Nessuno pranza, riesce a vedere la famiglia, eppure continua ad essere pronto ad un altro giorno, ad un’altra settimana, ad un altro mese di questa pandemia. Nessuno ha idea di cosa vedrà quella mattina, eppure siamo qui.
C’è chi si domanda dove siano i medici assunti per l’emergenza e che cosa facciano, c’è chi invoca addirittura gli atti per una personale verifica.
Non è necessario: li troverà nei Pronto Soccorso di tutta la provincia, li troverà a casa dei pazienti positivi mentre si vestono per la visita, al telefono cercando di ricostruire i contatti di una persona e arginarne il contagio, li troverà davanti il monitor di un malato mentre guarda la saturazione che oscilla, li troverà dentro ogni reparto dove c’era e c’è bisogno di rinfrancare le forze.
Si chiede da mesi il senso di responsabilità a tutti i cittadini, si richiede sacrifico, si richiede pazienza, noi ce l’abbiamo e ce l’avremo per tutti, e voi?
L’emergenza è globale, ogni regione sta mettendo in atto misure straordinarie per arginare l’epidemia.
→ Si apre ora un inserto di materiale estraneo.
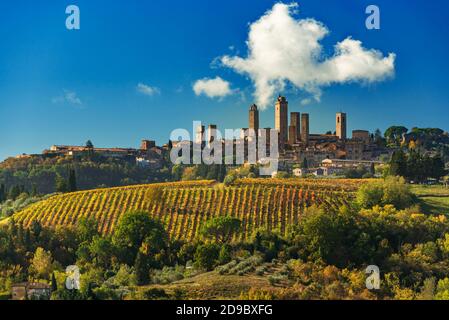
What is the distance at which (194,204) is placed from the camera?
1560 inches

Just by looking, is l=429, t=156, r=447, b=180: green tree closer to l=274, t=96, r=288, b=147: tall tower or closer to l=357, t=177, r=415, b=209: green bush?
l=357, t=177, r=415, b=209: green bush

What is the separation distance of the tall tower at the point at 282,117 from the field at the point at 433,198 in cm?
3603

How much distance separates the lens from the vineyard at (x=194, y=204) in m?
36.6

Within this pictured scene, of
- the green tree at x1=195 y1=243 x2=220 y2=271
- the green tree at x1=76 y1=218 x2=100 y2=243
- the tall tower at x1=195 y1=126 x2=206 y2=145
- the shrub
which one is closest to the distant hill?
the tall tower at x1=195 y1=126 x2=206 y2=145

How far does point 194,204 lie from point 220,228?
6.74 metres

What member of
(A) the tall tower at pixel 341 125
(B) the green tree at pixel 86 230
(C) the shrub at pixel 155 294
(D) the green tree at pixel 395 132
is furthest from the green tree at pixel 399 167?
(D) the green tree at pixel 395 132

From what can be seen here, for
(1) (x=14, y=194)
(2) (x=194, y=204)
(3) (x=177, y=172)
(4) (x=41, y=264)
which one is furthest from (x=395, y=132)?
(4) (x=41, y=264)

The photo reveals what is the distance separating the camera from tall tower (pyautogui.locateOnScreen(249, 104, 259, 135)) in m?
80.7

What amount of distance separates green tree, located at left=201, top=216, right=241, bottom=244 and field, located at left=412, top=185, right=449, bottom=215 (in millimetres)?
12349

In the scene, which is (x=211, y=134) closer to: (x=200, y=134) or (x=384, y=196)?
(x=200, y=134)

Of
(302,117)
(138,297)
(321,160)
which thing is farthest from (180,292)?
(302,117)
I ritardi ci sono e ci saranno, e sono presenti in ogni parte della nazione, come riferito da altri colleghi che stanno operando da Nord a Sud.
L’entusiasmo e la voglia di vincere questa guerra noi le stiamo mettendo in campo, ma abbiamo bisogno di tutti. Il nemico è invisibile, è un virus ed è molto contagioso, ma certe affermazioni ed interventi, che seminano sfiducia e rabbia verso un sistema già pesantemente sotto pressione, risultano decisamente più pericolosi e letali.
La stanchezza dell’ultimo periodo non è niente di fronte alla frustrazione che dilaga tra di noi adesso. Avremmo bisogno di supporto ed incoraggiamento, per poterlo dare a nostra volta ai pazienti con cui ogni giorno veniamo a contatto. Ci aspettiamo che la cittadinanza e la politica stiano dalla nostra parte, dalla parte di giovani medici, forse un po’ folli, che stanno affrontando in prima linea questa battaglia, armati soltanto di passione, dedizione e buone intenzioni.
Ilaria Saia, Calogero Liotta, Federico Avanzato, Giovanni Bonadonna.